Complete the following >>
**A)** In the passage on Judge Fogel's cases, please rewrite the paragraph beginning "Other cases that Fogel has presided over" more briefly, keeping its main facts.
**B)** Carry on the passage on Judge Fogel's cases, starting after its final sentence.

Fogel has presided over federal criminal cases, including trials for perjury and fraud. In 2010, he presided over the perjury case of Federal Bureau of Investigation employee Rachelle Thomas-Zuill, who pleaded guilty. On January 8, 2010, Fogel sentenced two people to federal prison for defrauding 24 Hour Fitness; one of the convicted, Susan Powell, served as a vice president of that company. Powell got 15 months, and advertising executive Michael Johnston got 5 months. On July 22, 2010, Fogel sentenced Seth Sundberg, the branch manager of a mortgage and financial business, to 71 months in prison and $2.4 million in restitution for obtaining a $5 million tax refund from the Internal Revenue Service fraudulently. Sundberg pleaded guilty in January 2010 to mail fraud.

Other cases that Fogel has presided over federally included that of serial bank robber Froilan Alix Roldan, whom he sentenced to 18 years' imprisonment on September 30, 2009. Roldan robbed $90,000 from a Bank of America branch in Santa Clara, California over three instances in three years. Judge Fogel also sentenced NASA Ames Research Center contractor Ernst John Rohde to a five-year term for possessing child pornography on his government computer; two other Ames employees had been convicted of the same offense previously.

On October 29, 2009, Fogel awarded the Palo Alto, California-based social networking website Facebook $711 million in damages in a civil suit that Facebook filed against online marketer Sanford Wallace, whom Facebook accused of using the website to send spam to and steal personal information from website users.

Supplied information >>
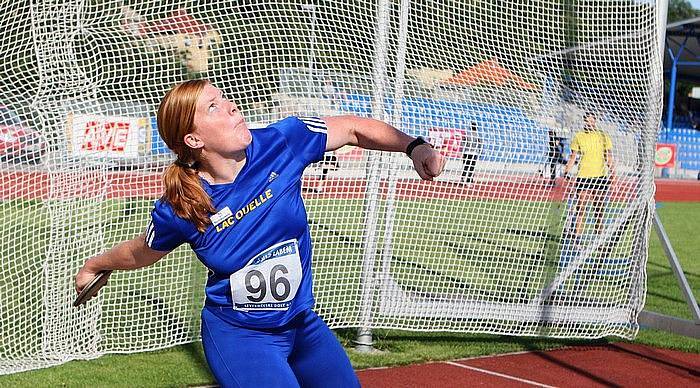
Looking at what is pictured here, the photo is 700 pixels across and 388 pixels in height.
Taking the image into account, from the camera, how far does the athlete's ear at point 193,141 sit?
337 centimetres

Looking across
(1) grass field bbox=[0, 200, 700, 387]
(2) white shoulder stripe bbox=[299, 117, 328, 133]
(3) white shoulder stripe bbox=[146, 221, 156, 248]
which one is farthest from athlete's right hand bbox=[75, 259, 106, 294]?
(1) grass field bbox=[0, 200, 700, 387]

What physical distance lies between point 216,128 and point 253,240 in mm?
448

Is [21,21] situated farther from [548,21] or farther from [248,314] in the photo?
[548,21]

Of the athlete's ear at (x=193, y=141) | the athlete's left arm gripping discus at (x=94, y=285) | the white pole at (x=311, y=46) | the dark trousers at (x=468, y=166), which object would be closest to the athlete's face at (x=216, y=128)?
the athlete's ear at (x=193, y=141)

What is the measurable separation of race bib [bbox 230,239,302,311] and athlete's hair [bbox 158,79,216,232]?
0.24 m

Your responses >>
**A)** Fogel's other federal cases include that of serial bank robber Froilan Alix Roldan, who took $90,000 from a Bank of America branch in Santa Clara, California, in three robberies over three years. On September 30, 2009, Fogel sentenced him to 18 years. Fogel also gave NASA Ames Research Center contractor Ernst John Rohde five years for possessing child pornography on his government computer. Two other Ames employees had earlier been convicted of the same offense.

**B)**
===California execution moratorium===

On December 15, 2006, in the case Morales v. Tilton, Judge Fogel ruled that California execution procedures violate the Eighth Amendment to the United States Constitution because inexperienced, untrained prison staff do executions in crowded, poorly lit settings; Fogel wrote that "implementation of lethal injection" by California "is broken, but...can be fixed." That moratorium came ten months after Fogel issued a ruling two hours prior to the scheduled February 21, 2006 execution of Michael Morales with conditions to prevent a painful execution: instead of administering it via intravenous tube, a licensed medical professional would have to inject sodium thiopental directly into Morales' vein. California then delayed the execution, as it could not comply with Fogel's order. Under the same painful death criteria, Fogel issued a stay of execution for Albert Greenwood Brown on September 28, 2010, two days before Brown was scheduled to be executed. In response to Fogel's ruling in Morales v. Tilton, The New York Times wrote in a 2011 editorial: "For legislators in state capitols considering whether to abolish the [death] penalty... this case... has documented how lethal injection can be cruel and unusual punishment when unprofessionally administered and how the culture of prisons breeds that shoddy approach. It is one more reason to reject the death penalty as a barbaric punishment."

==Subsequent career==
On September 17, 2018, Fogel became the first Executive Director of the Berkeley Judicial Institute, a center at Berkeley Law School whose mission is to build bridges between judges and academics and to promote an ethical, resilient and independent judiciary.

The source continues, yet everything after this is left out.